> What you have to do
Pull out every line below that contains the word "recorded". Case counts.

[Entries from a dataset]
───

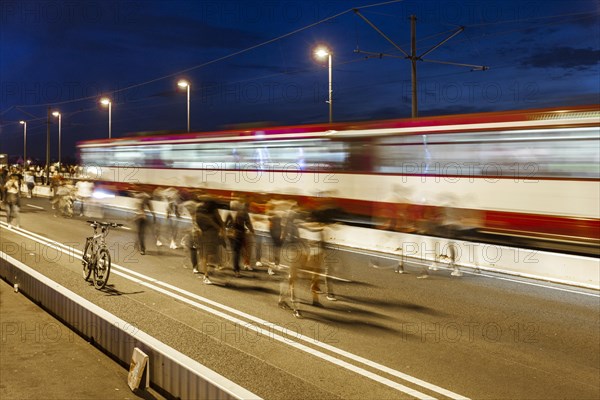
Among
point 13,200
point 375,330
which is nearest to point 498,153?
point 375,330

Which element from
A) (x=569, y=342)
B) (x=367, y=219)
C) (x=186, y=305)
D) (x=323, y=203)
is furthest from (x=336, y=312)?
(x=367, y=219)

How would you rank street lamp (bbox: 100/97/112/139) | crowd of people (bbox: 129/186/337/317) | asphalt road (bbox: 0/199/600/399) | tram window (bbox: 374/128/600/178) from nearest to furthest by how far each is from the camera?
asphalt road (bbox: 0/199/600/399) < crowd of people (bbox: 129/186/337/317) < tram window (bbox: 374/128/600/178) < street lamp (bbox: 100/97/112/139)

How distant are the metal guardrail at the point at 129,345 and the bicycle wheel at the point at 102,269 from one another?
4.07 ft

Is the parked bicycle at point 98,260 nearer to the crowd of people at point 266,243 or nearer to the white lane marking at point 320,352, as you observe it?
the white lane marking at point 320,352

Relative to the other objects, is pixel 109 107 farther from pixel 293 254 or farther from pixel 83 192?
pixel 293 254

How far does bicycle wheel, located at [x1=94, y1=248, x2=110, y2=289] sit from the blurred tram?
4.23 metres

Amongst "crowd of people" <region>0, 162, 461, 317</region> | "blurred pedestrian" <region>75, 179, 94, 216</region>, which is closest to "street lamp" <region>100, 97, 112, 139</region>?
"blurred pedestrian" <region>75, 179, 94, 216</region>

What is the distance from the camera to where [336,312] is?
30.0ft

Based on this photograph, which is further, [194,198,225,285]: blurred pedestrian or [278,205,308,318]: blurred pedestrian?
[194,198,225,285]: blurred pedestrian

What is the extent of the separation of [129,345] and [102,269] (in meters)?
4.85

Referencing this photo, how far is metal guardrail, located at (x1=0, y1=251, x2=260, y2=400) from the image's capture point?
182 inches

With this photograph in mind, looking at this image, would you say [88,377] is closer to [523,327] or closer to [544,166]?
[523,327]

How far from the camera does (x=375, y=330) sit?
8.09 m

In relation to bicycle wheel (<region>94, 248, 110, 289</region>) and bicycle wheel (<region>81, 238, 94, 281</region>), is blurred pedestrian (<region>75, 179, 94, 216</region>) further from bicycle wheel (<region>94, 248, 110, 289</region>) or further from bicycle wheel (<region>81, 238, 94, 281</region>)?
bicycle wheel (<region>94, 248, 110, 289</region>)
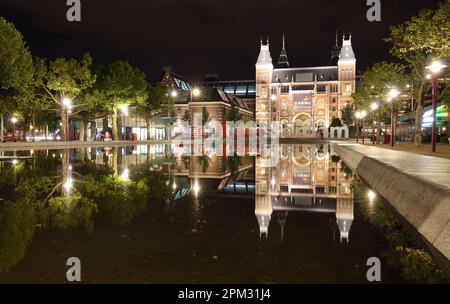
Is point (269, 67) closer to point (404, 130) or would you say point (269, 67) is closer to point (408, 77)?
point (404, 130)

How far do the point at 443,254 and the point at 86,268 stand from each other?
466cm

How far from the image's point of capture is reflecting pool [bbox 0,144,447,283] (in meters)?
4.71

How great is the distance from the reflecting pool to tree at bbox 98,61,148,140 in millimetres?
41715

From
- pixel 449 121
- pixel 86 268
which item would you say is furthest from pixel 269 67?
pixel 86 268

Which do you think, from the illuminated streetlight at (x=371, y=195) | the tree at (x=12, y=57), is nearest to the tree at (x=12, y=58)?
the tree at (x=12, y=57)

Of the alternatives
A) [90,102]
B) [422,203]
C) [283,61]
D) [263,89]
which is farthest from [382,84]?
[283,61]

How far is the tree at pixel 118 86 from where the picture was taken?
51.9 m

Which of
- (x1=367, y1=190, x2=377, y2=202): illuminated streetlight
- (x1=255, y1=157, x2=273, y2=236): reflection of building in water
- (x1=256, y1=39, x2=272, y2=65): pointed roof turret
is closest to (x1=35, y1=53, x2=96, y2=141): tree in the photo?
(x1=255, y1=157, x2=273, y2=236): reflection of building in water

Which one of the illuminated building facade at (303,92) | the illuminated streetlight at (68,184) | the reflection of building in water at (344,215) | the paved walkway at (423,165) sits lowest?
the reflection of building in water at (344,215)

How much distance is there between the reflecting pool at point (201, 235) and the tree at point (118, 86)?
4172 cm

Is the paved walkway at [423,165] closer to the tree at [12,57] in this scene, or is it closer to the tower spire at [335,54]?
the tree at [12,57]

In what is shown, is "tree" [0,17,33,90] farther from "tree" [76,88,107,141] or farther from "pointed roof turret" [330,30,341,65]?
"pointed roof turret" [330,30,341,65]

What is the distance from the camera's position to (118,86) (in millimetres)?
52094

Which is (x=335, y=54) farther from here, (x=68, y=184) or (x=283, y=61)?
(x=68, y=184)
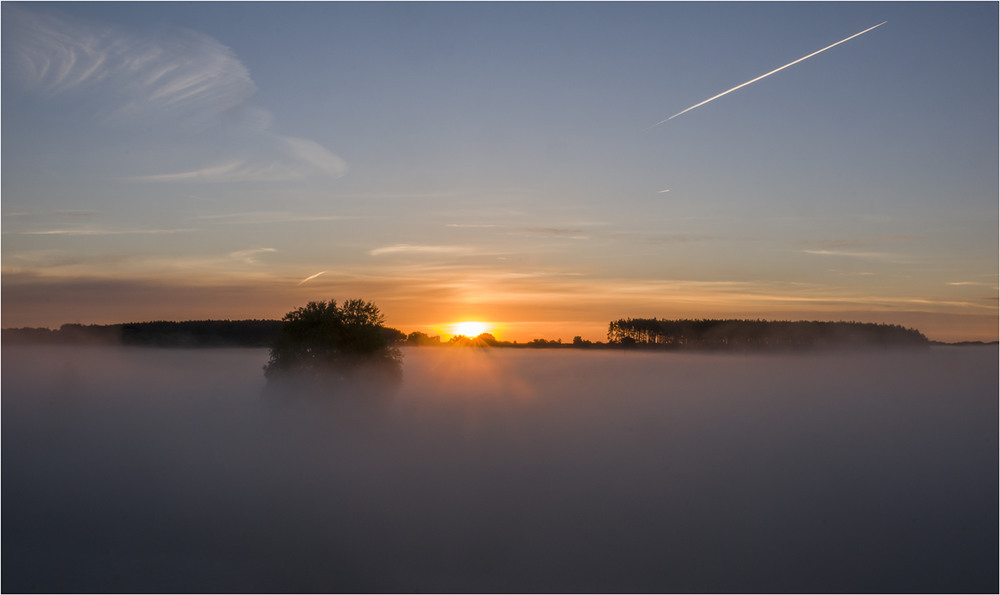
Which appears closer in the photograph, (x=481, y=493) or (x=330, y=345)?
(x=481, y=493)

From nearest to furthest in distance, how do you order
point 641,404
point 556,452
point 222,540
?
point 222,540 < point 556,452 < point 641,404

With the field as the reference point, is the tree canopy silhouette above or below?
above

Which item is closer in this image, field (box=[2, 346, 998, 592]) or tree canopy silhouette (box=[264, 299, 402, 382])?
field (box=[2, 346, 998, 592])

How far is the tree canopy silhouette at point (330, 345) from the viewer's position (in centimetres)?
6431

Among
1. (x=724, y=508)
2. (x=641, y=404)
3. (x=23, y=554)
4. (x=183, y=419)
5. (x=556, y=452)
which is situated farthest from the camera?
(x=641, y=404)

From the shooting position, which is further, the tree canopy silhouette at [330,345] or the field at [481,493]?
the tree canopy silhouette at [330,345]

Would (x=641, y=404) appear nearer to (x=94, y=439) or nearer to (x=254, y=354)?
(x=94, y=439)

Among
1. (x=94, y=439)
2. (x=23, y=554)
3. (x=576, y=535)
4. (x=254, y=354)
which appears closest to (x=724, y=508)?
(x=576, y=535)

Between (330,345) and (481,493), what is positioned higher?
(330,345)

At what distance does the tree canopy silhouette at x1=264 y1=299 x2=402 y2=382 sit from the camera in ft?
211

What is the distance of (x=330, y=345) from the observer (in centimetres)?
6444

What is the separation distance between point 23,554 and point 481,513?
2111 cm

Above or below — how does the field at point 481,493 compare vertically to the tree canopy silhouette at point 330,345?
below

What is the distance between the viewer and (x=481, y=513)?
117 feet
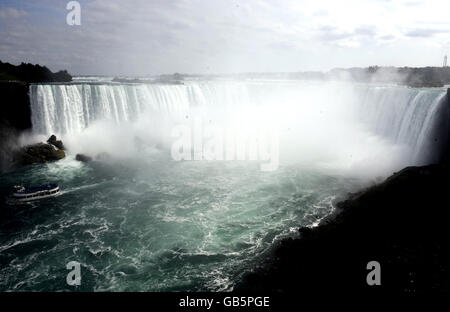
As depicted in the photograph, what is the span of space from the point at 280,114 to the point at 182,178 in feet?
86.8

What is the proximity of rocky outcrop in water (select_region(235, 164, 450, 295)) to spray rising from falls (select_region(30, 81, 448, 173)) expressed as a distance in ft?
21.6

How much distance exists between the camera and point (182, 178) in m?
23.6

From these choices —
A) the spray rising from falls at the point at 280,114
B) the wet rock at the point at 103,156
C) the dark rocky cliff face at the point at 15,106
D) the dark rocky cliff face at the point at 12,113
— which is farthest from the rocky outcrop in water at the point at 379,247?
the dark rocky cliff face at the point at 15,106

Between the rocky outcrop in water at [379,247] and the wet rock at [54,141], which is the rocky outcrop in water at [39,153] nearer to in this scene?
the wet rock at [54,141]

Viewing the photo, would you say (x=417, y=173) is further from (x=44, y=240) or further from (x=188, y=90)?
(x=188, y=90)

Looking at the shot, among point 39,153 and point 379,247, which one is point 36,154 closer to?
point 39,153

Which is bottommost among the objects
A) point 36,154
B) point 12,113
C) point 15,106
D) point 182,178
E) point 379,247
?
point 379,247

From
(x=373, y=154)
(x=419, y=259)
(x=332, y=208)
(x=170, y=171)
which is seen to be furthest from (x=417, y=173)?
(x=170, y=171)

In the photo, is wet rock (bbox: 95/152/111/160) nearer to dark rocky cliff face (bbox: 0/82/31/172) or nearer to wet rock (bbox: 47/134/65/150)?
wet rock (bbox: 47/134/65/150)

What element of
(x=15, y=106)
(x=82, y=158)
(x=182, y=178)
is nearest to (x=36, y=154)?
(x=82, y=158)

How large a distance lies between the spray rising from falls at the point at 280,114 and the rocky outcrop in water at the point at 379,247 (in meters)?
6.57

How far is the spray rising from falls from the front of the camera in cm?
2380

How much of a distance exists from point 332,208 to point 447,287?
7638 mm

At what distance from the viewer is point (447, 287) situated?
10.2 metres
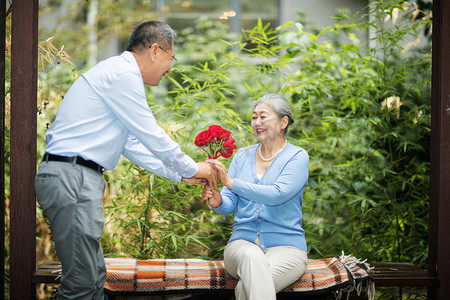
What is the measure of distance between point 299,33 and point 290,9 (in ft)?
7.75

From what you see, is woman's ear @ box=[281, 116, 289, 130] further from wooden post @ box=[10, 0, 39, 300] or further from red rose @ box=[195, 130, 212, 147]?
wooden post @ box=[10, 0, 39, 300]

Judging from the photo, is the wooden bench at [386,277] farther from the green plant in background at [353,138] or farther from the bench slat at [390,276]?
the green plant in background at [353,138]

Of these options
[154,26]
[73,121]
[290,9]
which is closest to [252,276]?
[73,121]

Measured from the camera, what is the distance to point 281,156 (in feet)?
10.1

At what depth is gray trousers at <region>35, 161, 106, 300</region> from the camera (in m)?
2.32

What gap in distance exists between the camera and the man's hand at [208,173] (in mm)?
2824

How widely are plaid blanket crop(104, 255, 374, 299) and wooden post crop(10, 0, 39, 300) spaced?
48 centimetres

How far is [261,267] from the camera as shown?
8.83 feet

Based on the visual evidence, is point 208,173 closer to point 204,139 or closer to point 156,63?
point 204,139

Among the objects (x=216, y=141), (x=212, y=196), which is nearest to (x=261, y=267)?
(x=212, y=196)

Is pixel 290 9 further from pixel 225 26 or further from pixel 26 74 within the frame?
pixel 26 74

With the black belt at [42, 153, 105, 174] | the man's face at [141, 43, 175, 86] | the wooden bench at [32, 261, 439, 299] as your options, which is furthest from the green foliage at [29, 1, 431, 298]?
the black belt at [42, 153, 105, 174]

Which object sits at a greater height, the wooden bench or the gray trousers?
the gray trousers

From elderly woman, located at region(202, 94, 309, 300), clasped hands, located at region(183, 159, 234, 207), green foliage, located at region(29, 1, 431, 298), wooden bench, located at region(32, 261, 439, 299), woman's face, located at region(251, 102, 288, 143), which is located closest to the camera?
elderly woman, located at region(202, 94, 309, 300)
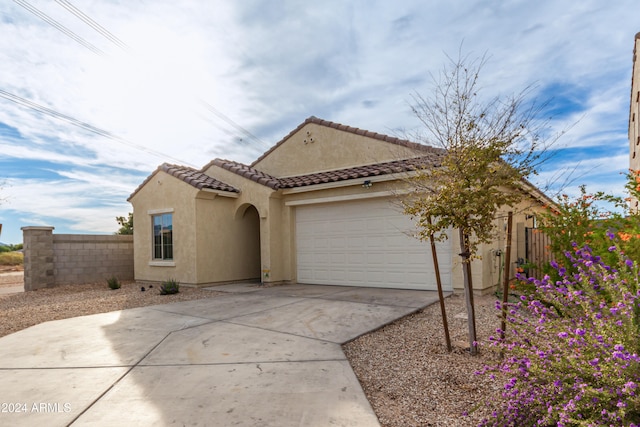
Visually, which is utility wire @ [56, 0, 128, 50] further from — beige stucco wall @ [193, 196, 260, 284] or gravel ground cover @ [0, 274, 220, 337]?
gravel ground cover @ [0, 274, 220, 337]

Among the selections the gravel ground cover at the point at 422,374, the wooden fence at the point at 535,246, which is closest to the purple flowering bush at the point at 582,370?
the gravel ground cover at the point at 422,374

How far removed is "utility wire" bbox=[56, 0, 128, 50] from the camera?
13.1 meters

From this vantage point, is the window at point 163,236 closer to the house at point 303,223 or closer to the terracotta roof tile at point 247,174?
the house at point 303,223

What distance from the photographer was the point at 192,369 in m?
4.21

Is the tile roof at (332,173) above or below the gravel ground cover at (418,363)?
above

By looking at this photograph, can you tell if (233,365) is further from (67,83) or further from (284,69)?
(67,83)

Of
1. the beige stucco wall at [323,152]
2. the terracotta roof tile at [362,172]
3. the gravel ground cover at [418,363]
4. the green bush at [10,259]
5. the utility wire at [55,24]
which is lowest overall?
the green bush at [10,259]

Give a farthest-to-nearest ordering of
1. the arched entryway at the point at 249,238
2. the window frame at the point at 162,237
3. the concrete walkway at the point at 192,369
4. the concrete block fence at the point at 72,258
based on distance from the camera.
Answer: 1. the arched entryway at the point at 249,238
2. the window frame at the point at 162,237
3. the concrete block fence at the point at 72,258
4. the concrete walkway at the point at 192,369

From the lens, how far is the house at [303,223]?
10.3m

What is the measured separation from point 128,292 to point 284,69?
30.9 ft

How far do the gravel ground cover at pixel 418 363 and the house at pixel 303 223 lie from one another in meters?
2.40

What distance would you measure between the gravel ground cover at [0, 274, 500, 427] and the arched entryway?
16.2 ft

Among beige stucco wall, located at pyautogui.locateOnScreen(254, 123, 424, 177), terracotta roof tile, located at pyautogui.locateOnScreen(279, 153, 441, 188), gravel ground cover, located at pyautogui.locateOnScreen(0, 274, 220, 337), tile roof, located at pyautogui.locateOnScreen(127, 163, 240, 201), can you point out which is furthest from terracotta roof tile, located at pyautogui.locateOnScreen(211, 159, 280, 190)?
gravel ground cover, located at pyautogui.locateOnScreen(0, 274, 220, 337)

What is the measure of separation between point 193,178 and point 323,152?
4.95m
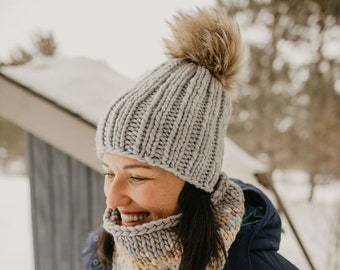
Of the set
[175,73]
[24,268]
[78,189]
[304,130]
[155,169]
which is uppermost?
[175,73]

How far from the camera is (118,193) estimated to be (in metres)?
1.05

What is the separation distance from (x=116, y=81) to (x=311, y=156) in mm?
11816

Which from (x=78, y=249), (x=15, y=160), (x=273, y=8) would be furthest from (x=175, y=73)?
(x=15, y=160)

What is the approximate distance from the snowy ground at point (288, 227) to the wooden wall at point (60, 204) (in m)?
1.48

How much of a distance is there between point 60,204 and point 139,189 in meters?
1.81

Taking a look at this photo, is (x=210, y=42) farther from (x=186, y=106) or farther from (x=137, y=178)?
(x=137, y=178)

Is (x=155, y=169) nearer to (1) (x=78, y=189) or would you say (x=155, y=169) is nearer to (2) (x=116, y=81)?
(1) (x=78, y=189)

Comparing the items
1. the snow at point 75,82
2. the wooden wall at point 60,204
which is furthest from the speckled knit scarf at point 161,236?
the wooden wall at point 60,204

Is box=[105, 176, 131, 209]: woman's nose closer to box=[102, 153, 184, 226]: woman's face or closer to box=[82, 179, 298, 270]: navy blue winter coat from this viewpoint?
box=[102, 153, 184, 226]: woman's face

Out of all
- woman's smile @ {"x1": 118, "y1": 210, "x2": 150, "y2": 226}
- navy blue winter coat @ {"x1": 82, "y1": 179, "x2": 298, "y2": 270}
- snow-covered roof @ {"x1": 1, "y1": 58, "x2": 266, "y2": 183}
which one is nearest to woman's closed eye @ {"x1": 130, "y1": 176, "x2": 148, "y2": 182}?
woman's smile @ {"x1": 118, "y1": 210, "x2": 150, "y2": 226}

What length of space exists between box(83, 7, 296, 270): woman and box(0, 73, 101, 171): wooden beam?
0.94 meters

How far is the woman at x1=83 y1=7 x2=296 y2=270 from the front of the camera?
40.1 inches

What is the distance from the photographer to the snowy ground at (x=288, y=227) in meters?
4.25

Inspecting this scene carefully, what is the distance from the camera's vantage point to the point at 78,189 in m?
2.54
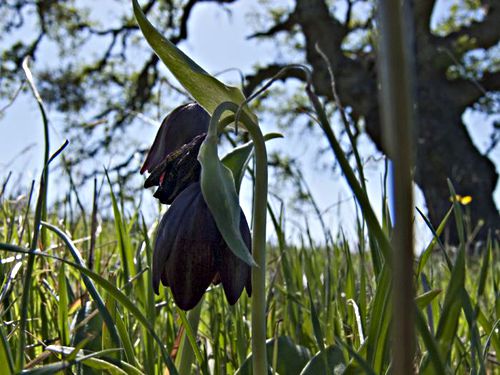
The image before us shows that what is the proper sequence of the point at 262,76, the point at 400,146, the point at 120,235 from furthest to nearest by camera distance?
the point at 262,76, the point at 120,235, the point at 400,146

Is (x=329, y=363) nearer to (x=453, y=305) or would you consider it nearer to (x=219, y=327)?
(x=219, y=327)

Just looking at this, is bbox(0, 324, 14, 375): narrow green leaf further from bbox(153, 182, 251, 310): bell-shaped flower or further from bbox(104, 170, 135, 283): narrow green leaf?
bbox(104, 170, 135, 283): narrow green leaf

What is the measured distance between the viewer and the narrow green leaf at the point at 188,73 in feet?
1.67

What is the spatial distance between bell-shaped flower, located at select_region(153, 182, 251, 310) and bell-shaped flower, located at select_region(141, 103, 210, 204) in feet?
0.15

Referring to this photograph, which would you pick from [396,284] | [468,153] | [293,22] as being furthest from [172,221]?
[293,22]

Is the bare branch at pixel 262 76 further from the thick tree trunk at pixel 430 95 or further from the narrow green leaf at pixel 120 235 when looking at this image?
the narrow green leaf at pixel 120 235

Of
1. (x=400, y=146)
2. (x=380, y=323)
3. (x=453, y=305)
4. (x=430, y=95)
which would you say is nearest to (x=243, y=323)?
(x=380, y=323)

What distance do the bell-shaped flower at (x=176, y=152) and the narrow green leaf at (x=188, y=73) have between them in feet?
0.12

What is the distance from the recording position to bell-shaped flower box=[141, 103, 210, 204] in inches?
21.5

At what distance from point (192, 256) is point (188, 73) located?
152 mm

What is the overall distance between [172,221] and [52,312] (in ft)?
1.14

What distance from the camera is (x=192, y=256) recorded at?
492 mm

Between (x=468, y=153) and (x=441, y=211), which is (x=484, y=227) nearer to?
(x=441, y=211)

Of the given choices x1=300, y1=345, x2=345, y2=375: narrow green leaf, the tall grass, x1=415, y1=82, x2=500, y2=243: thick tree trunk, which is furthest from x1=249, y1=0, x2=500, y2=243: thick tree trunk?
x1=300, y1=345, x2=345, y2=375: narrow green leaf
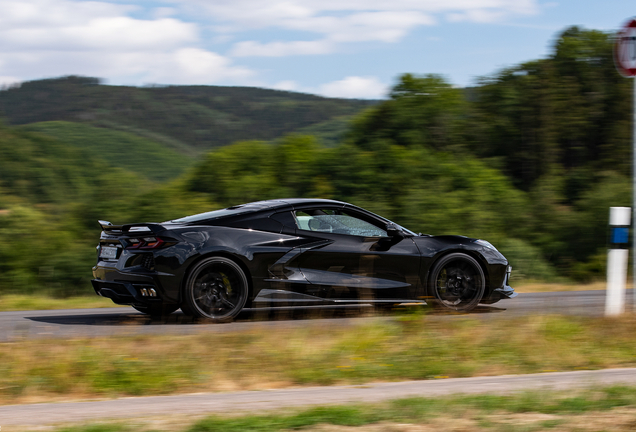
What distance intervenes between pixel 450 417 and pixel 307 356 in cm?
201

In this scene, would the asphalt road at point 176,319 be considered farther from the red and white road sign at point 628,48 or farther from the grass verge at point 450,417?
the grass verge at point 450,417

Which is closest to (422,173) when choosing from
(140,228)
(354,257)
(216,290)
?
(354,257)

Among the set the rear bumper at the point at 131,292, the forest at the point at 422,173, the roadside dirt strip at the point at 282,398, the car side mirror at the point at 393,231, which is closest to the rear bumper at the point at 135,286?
the rear bumper at the point at 131,292

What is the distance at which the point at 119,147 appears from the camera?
195 ft

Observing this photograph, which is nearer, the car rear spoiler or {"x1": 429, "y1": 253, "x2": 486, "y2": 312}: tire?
the car rear spoiler

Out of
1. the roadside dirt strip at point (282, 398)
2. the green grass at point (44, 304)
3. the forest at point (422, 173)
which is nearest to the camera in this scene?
the roadside dirt strip at point (282, 398)

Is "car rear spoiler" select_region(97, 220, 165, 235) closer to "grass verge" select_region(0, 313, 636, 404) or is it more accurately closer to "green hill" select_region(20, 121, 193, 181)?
"grass verge" select_region(0, 313, 636, 404)

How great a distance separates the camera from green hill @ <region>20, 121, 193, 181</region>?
171ft

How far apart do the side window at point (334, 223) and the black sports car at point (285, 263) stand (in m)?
0.01

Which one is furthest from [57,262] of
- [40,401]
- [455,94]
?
[455,94]

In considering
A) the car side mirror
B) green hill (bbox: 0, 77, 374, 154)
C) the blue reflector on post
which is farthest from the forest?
green hill (bbox: 0, 77, 374, 154)

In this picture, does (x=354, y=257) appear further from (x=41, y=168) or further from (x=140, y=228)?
(x=41, y=168)

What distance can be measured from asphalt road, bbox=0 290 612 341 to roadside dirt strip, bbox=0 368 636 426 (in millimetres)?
2385

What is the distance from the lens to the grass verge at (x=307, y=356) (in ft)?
17.2
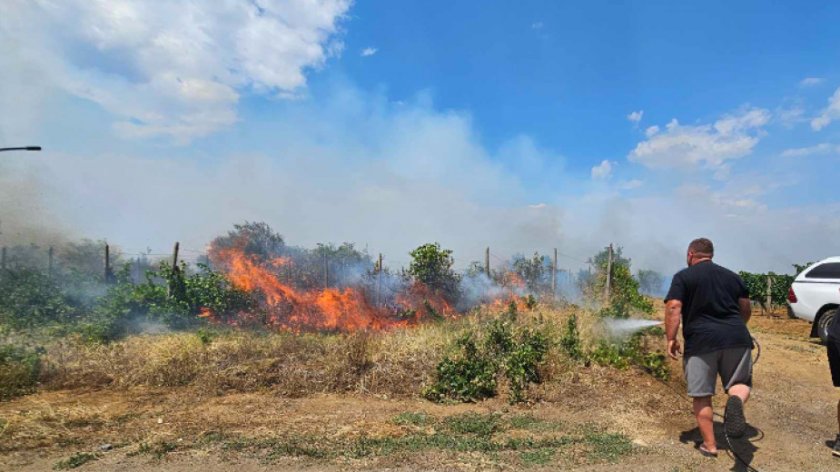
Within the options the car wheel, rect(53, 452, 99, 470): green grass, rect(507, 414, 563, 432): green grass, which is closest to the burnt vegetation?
rect(507, 414, 563, 432): green grass

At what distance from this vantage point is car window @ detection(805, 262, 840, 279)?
33.6 feet

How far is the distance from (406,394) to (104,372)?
4.55m

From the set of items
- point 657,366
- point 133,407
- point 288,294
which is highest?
point 288,294

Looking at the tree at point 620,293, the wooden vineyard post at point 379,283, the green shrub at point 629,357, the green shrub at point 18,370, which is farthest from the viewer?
the wooden vineyard post at point 379,283

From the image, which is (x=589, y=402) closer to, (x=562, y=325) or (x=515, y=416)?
(x=515, y=416)

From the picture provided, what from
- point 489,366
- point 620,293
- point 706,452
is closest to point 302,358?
point 489,366

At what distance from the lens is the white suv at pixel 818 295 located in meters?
10.0

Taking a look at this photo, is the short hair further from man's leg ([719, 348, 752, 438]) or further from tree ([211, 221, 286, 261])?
tree ([211, 221, 286, 261])

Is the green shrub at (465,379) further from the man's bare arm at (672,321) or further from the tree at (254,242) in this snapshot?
the tree at (254,242)

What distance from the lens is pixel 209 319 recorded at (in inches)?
422

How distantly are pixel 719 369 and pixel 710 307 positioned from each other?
59 centimetres

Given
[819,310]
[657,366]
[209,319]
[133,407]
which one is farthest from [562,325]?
[209,319]

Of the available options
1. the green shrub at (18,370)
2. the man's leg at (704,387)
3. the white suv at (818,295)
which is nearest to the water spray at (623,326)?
the man's leg at (704,387)

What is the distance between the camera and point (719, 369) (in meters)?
4.04
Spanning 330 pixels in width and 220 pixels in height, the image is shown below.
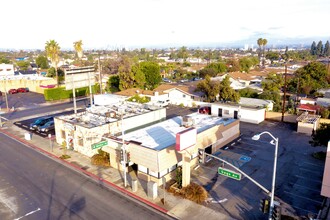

───

> Complete answer
What distance from the camera is (x=192, y=256) recorded at?
What distance from the lens is pixel 209 319 recorded at (in inches)?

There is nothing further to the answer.